[DOCUMENT TEXT]:
************
What ITIL 4 means for AI and automation in IT service management

Eight years in technology time is equivalent to decades, it seems, now that digital transformation is driving lightning-speed change. So, it was high time to release a new version of ITIL, which was last updated in 2011. There are a lot of questions about what the forthcoming publication, ITIL Foundation, ITIL 4 edition, has to say about the many changes that have taken place in IT service management (ITSM) since the last update. This includes delivery models like cloud and new approaches like DevOps.

IT professionals will view the updated ITIL 4 approach through many lenses. Some people will be interested in the replacement of the ITIL service lifecycle with the ITIL service value chain. Others might be interested in the detail of new approaches to incident management. But one of the most important aspects of ITIL 4 is the call-out of automation.

This includes the use of different technologies – including artificial intelligence (AI) – to automate tasks that were previously manual (or even to introduce capabilities that were previously too difficult, if not impossible, without automated assistance).

Let’s take a closer look at the focus on automation that’s inherent within the new ITIL 4 publication.

Using automation in ITSM

For most ITSM professionals, automation is nothing new. But, in some ways, ITSM pros could be accused of succumbing to the “shoemaker’s children go barefoot” effect – where they’re too busy providing shoes (that is, automation) to others to sufficiently see to their own organisations’ needs.

To be sure, ITSM ecosystems currently use many automation-based capabilities, from workflow automation (and everything that comes with this in ITSM tools) through discrete automated capabilities such as password reset to the use of orchestration—maybe via third-party tools—to automate repetitive infrastructure tasks.
************
[GIVEN ENTRIES]:

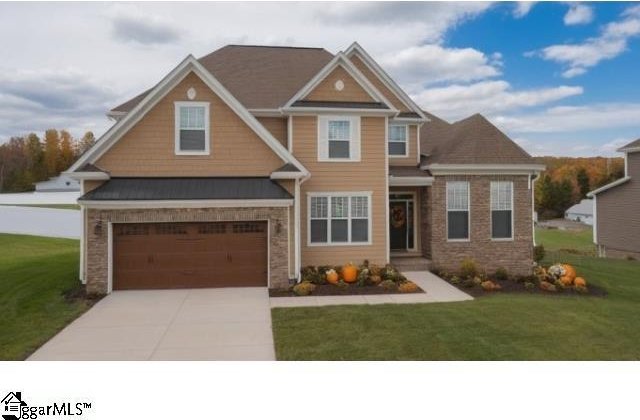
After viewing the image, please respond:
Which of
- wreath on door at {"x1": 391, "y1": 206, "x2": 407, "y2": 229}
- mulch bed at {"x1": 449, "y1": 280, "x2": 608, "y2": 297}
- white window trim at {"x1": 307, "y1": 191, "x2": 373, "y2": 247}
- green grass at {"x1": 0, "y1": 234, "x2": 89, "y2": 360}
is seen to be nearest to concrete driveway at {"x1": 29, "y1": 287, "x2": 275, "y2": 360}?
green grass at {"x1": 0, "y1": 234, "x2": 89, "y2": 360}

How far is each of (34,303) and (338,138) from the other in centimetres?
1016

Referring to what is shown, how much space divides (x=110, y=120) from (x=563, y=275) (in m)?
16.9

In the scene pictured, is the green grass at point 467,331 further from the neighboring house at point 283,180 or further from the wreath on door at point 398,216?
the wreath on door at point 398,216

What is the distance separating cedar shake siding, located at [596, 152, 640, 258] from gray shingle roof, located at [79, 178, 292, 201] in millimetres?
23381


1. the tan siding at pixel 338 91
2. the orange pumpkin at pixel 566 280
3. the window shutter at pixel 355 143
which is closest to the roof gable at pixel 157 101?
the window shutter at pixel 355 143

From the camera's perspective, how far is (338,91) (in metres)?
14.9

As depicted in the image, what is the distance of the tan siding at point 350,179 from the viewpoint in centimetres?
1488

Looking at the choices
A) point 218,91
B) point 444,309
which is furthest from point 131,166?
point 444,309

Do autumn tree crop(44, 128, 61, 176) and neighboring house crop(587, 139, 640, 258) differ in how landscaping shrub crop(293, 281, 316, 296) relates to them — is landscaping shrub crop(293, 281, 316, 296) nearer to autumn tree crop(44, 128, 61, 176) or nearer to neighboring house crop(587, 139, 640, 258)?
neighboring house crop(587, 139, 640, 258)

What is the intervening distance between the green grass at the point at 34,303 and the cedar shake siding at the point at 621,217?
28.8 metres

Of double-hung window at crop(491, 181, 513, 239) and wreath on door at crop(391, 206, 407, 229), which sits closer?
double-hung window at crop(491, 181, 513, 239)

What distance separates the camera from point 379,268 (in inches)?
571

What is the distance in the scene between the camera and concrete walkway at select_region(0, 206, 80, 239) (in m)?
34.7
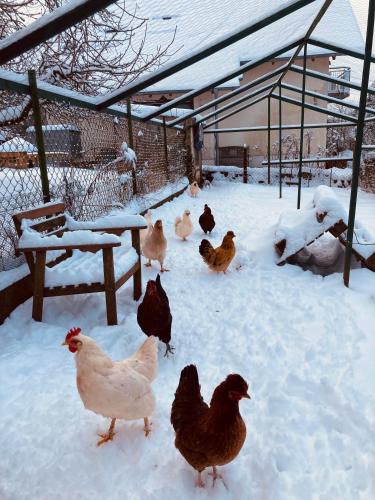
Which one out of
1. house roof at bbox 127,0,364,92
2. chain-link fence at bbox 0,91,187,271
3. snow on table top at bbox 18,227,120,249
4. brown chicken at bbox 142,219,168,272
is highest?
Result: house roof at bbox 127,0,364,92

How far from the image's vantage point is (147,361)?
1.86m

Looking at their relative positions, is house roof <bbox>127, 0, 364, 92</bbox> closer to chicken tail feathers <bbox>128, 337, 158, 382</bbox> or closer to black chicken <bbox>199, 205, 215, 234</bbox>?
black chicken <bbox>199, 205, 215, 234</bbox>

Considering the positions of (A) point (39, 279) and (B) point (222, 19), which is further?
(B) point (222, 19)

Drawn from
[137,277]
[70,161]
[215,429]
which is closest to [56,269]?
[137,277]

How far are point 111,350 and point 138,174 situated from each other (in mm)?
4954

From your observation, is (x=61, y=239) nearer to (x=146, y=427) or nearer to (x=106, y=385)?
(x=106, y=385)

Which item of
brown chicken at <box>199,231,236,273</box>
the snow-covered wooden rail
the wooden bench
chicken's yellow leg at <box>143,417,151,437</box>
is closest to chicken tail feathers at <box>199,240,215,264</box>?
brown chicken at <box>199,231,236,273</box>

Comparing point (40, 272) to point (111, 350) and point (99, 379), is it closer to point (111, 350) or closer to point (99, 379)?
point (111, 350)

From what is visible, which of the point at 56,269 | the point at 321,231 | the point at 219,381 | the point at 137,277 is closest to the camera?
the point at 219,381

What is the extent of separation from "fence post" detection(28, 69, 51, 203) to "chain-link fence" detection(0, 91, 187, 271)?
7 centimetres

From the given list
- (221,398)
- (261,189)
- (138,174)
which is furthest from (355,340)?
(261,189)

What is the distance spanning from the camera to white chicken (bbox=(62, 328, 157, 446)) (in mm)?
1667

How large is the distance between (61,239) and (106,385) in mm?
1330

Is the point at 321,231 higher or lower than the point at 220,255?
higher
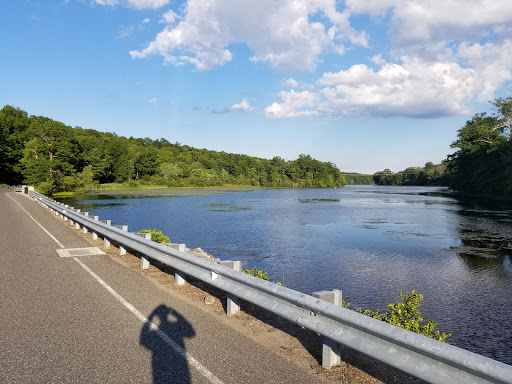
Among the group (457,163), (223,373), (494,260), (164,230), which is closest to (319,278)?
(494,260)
************
[INSTRUCTION]: Print the stretch of the ITIL 4 article from "What ITIL 4" through "approaches like DevOps." word for word.

[RESPONSE TO THE EXERCISE]:
What ITIL 4 means for AI and automation in IT service management

Eight years in technology time is equivalent to decades, it seems, now that digital transformation is driving lightning-speed change. So, it was high time to release a new version of ITIL, which was last updated in 2011. There are a lot of questions about what the forthcoming publication, ITIL Foundation, ITIL 4 edition, has to say about the many changes that have taken place in IT service management (ITSM) since the last update. This includes delivery models like cloud and new approaches like DevOps.